Vu la procédure suivante :

Procédure contentieuse antérieure

Le syndicat professionnel France Hydro Électricité a demandé au tribunal administratif de Lyon d'annuler pour excès de pouvoir les deux arrêtés du 19 juillet 2013 par lesquels le préfet coordonnateur du bassin Rhône-Méditerranée a établi les deux listes des cours d'eau mentionnées respectivement au 1° et au 2° du I de l'article L. 214-17 du code de l'environnement sur le bassin Rhône-Méditerranée et de mettre à la charge de l'Etat les entiers dépens ainsi qu'une somme de 2 000 euros au titre de l'article L. 761-1 du code de justice administrative.

Par un jugement n° 1307968 du 17 mars 2016, le tribunal administratif de Lyon a rejeté cette demande.

Procédure devant la cour :

Par une requête, enregistrée le 27 mai 2016, le syndicat professionnel France Hydro Électricité, représenté par Me Brunel, avocat, demande à la cour :

1°) d'annuler ce jugement n° 1307968 du 17 mars 2016 du tribunal administratif de Lyon ;

2°) d'annuler pour excès de pouvoir, à titre principal, en totalité les deux arrêtés du 19 juillet 2013 par lesquels le préfet coordonnateur du bassin Rhône-Méditerranée a établi les deux listes des cours d'eau mentionnées respectivement au 1° et au 2° du I de l'article L. 214-17 du code de l'environnement sur le bassin Rhône-Méditerranée, à titre subsidiaire, partiellement ces deux arrêtés en ce qu'ils portent classement de cours d'eau ne faisant pas l'objet de justifications suffisantes pour fonder leur classement au titre du 1° ou du 2° du I du même article ;

3°) de mettre à la charge de l'Etat une somme de 2 000 euros au titre de l'article L. 761-1 du code de justice administrative.

====

TRAVAIL À FAIRE:
1. Dites si chacune des affirmations suivantes est conforme à la source en répondant par oui ou par non, puis citez mot pour mot les termes qui le prouvent. (a) Le tribunal administratif de Lyon a rejeté la demande du syndicat. (b) La requête devant la cour a été enregistrée le 17 mars 2016. (c) Devant la cour, le syndicat réclame une somme de 5 000 euros.
2. Recopiez fidèlement le passage de la source qui va de « Le syndicat professionnel France Hydro Électricité a » jusqu'à « rejeté cette demande. ».
3. D'après la source, par qui le syndicat est-il représenté devant la cour ?
Le listing n'est d'aucune utilité pour ce travail.

MATÉRIEL FOURNI:
====

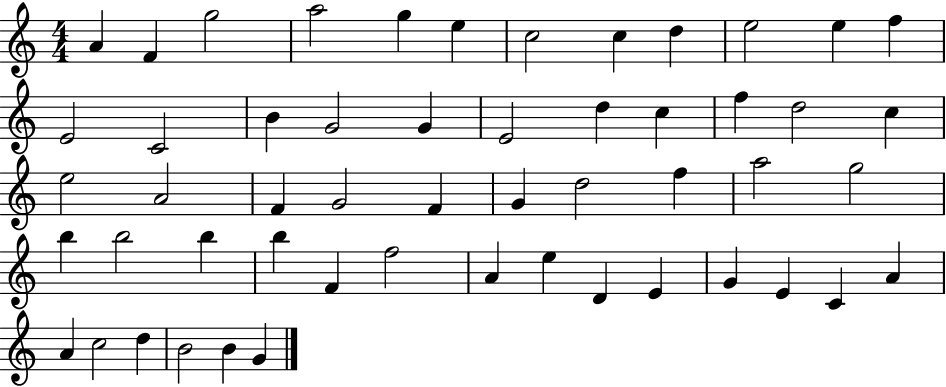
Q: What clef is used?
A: treble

====

RÉPONSES RÉDIGÉES:
1.
(a) Oui : « le tribunal administratif de Lyon a rejeté cette demande ».
(b) Non : « Par une requête, enregistrée le 27 mai 2016 ».
(c) Non : « de mettre à la charge de l'Etat une somme de 2 000 euros au titre de l'article L. 761-1 du code de justice administrative ».

2.
Le syndicat professionnel France Hydro Électricité a demandé au tribunal administratif de Lyon d'annuler pour excès de pouvoir les deux arrêtés du 19 juillet 2013 par lesquels le préfet coordonnateur du bassin Rhône-Méditerranée a établi les deux listes des cours d'eau mentionnées respectivement au 1° et au 2° du I de l'article L. 214-17 du code de l'environnement sur le bassin Rhône-Méditerranée et de mettre à la charge de l'Etat les entiers dépens ainsi qu'une somme de 2 000 euros au titre de l'article L. 761-1 du code de justice administrative.

Par un jugement n° 1307968 du 17 mars 2016, le tribunal administratif de Lyon a rejeté cette demande.

3. Par Me Brunel, avocat.